No campo diplomático, no entanto, a situação é mais complexa. A nova rodada de insultos adiou por prazo indeterminado o retorno do embaixador Julio Bitelli a Buenos Aires; a representação brasileira segue sob comando de um encarregado de negócios. O Itamaraty também deve convocar novamente o embaixador argentino em Brasília, Daniel Raimondi, para explicar os episódios. Bitelli já havia sido chamado a consultas como gesto de desaprovação, e foi orientado a permanecer no país até sinais concretos de normalização.

Entre os articuladores da resposta brasileira há a avaliação de que as agressões auxiliam Milei a desviar atenção dos problemas domésticos e a se cacifar com um eleitorado mais radical. Há ainda a suspeita, presente no Palácio, de que o presidente argentino possa estar alinhado a manobras internacionais que tentem influenciar o jogo político no Brasil, incluindo tentativas de favorecer candidaturas de espectro conservador.
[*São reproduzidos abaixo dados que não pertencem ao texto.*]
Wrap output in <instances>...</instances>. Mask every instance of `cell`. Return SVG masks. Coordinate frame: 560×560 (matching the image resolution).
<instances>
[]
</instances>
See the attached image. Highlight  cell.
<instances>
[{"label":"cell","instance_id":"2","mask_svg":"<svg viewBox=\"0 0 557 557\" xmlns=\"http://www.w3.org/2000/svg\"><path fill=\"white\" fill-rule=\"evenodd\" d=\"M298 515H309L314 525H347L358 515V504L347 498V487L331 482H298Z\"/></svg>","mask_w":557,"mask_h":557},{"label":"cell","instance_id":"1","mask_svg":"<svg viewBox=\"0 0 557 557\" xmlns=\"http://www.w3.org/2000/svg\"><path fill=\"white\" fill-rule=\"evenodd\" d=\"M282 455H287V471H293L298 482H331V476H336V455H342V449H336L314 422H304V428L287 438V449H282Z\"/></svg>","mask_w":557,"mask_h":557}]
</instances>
O episódio acende alerta sobre os custos políticos e institucionais de um relacionamento bilateral marcado por ataques pessoais.

Oficialmente, o governo diz não pretender rebaixar a representação nem romper relações, mas as ofensas congelaram qualquer agenda de normalização. Para além do impacto simbólico, a manutenção de um canal diplomático mínimo com protestos formais é a medida escolhida para preservar interesses práticos sem legitimar o discurso agressivo. Resta saber se a estratégia de silêncio político sustentará a pressão diplomática necessária para impedir que episódios semelhantes contaminem cooperação e diálogo na região.